Postgress makes a copy of _every_ row and you need 100GB of extra space on the hard-drive until you commit the transaction. Now extrapolate to a 1TB table that needs updating.

Oracle has a way of doing this w/o copying the entire row.

3 comments

> Postgress makes a copy of _every_ row and you need 100GB of extra space on the hard-drive until you commit the transaction.

This only happens if the column is indexed, heap-only-tuples will allow in-place updates otherwise. This doesn't dismiss it as a potential problem entirely, but depending on your needs you may never run into this.
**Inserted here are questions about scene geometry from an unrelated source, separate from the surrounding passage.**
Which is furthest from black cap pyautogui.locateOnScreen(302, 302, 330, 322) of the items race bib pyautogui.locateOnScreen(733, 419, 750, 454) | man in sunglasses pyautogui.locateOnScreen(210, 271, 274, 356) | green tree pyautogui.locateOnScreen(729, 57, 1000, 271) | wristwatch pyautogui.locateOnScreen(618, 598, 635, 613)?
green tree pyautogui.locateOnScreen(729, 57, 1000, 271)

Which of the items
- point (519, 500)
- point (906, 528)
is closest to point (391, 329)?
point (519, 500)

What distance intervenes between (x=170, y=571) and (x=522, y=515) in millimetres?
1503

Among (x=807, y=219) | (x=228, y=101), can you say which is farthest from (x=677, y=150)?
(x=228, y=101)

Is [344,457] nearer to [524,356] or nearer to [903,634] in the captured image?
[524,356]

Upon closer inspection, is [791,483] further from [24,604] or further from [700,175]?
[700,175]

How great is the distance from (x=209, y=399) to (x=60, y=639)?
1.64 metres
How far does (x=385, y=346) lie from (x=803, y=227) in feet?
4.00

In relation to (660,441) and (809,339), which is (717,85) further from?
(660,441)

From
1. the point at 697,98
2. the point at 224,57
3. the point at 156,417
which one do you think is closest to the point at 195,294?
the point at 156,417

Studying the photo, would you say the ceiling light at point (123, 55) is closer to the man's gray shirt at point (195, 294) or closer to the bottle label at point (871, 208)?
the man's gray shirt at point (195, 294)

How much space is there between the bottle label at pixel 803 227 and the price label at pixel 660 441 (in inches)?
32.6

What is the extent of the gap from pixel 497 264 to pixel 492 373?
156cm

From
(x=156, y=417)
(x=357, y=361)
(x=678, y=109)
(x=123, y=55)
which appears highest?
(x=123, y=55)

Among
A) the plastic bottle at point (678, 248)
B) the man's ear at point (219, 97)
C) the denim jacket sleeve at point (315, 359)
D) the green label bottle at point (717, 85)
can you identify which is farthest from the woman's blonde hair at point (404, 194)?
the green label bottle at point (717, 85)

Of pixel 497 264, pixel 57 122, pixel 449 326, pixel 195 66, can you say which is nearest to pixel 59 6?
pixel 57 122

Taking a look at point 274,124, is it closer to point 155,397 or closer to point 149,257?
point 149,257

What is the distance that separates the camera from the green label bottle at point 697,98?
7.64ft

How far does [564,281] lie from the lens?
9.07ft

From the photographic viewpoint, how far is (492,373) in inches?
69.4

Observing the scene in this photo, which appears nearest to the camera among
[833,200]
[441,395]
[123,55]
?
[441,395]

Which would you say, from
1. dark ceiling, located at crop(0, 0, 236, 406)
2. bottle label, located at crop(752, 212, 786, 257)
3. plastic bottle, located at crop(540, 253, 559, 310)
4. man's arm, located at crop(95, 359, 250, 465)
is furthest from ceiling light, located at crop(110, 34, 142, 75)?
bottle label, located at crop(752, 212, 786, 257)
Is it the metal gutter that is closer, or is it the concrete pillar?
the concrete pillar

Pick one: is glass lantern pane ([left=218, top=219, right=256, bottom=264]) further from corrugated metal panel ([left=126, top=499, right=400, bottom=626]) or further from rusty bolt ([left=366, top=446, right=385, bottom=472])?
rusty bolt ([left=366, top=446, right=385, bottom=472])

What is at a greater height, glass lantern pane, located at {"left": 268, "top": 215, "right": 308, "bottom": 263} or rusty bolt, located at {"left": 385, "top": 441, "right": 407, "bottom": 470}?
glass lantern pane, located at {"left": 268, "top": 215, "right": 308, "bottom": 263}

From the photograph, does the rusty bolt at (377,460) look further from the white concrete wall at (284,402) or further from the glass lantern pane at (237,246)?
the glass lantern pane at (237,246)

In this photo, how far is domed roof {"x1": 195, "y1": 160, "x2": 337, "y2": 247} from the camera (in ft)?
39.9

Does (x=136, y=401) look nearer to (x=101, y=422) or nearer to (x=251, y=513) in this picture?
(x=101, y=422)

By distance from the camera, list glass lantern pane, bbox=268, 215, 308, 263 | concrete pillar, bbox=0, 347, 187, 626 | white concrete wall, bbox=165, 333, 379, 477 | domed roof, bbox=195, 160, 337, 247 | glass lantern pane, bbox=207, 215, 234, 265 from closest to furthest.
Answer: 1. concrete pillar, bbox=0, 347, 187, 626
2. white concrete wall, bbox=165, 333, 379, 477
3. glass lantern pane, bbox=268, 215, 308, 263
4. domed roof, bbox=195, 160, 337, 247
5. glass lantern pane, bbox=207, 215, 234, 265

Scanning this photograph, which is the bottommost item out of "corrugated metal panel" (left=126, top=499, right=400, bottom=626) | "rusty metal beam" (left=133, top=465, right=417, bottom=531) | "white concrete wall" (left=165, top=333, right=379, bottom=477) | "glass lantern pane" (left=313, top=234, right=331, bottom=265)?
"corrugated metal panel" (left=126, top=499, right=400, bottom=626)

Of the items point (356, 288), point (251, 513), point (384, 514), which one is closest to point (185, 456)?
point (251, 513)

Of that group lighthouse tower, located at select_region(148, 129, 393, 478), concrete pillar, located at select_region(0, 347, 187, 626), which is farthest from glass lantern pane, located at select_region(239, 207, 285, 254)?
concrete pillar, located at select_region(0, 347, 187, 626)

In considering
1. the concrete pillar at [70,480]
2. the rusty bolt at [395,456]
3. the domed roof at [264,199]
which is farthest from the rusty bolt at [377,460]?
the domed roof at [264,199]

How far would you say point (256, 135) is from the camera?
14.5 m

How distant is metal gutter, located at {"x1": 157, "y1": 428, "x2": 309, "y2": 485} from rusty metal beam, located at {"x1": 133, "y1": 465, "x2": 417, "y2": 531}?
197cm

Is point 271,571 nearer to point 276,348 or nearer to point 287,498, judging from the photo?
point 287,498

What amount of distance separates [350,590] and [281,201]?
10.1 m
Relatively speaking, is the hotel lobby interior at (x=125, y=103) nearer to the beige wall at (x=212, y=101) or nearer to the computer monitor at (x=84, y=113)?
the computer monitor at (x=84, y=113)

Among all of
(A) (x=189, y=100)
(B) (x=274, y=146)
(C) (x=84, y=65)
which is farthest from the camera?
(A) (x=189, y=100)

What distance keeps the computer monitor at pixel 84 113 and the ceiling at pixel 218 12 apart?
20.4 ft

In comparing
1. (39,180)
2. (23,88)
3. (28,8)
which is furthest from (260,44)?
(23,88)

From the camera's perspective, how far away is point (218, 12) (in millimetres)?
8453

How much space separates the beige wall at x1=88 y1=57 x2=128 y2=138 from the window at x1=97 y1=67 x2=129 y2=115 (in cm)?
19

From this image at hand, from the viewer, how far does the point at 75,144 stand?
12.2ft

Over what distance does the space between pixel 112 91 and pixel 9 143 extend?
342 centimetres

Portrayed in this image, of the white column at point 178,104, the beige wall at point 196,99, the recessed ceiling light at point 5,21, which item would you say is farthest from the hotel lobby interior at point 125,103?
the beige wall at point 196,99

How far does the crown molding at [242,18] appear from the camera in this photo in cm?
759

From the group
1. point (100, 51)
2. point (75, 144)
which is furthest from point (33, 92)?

I would argue thats an issue with your architecture at that point - you may want to use table partitioning at sizes that big, or have some other mechanism in place to be able to lock access while updating such large data sets in one go.
I would generally agree, though there are unfortunately limitations imposed on you the moment you start using partitioning with PostgreSQL (foreign keys remain to be a big one).
Not as of PG 11
You still can’t make FK references TO partitioned tables, unfortunately.
So what's the workaround? Drop the index, update, then re-establish the index?
> Postgress makes a copy of _every_ row

That's what the zHeap storage engine for Postgres fixes - in-place updates for fixed width data.

https://github.com/EnterpriseDB/zheap

"for eventual integration into PostgreSQL"..
And is being actively developed through the mailing list. Feel free to follow the progress. It's great to watch it happen in real time.
> Oracle has a way of doing this w/o copying the entire row.

And I have seen Oracle 12c servers completely lock because of that way.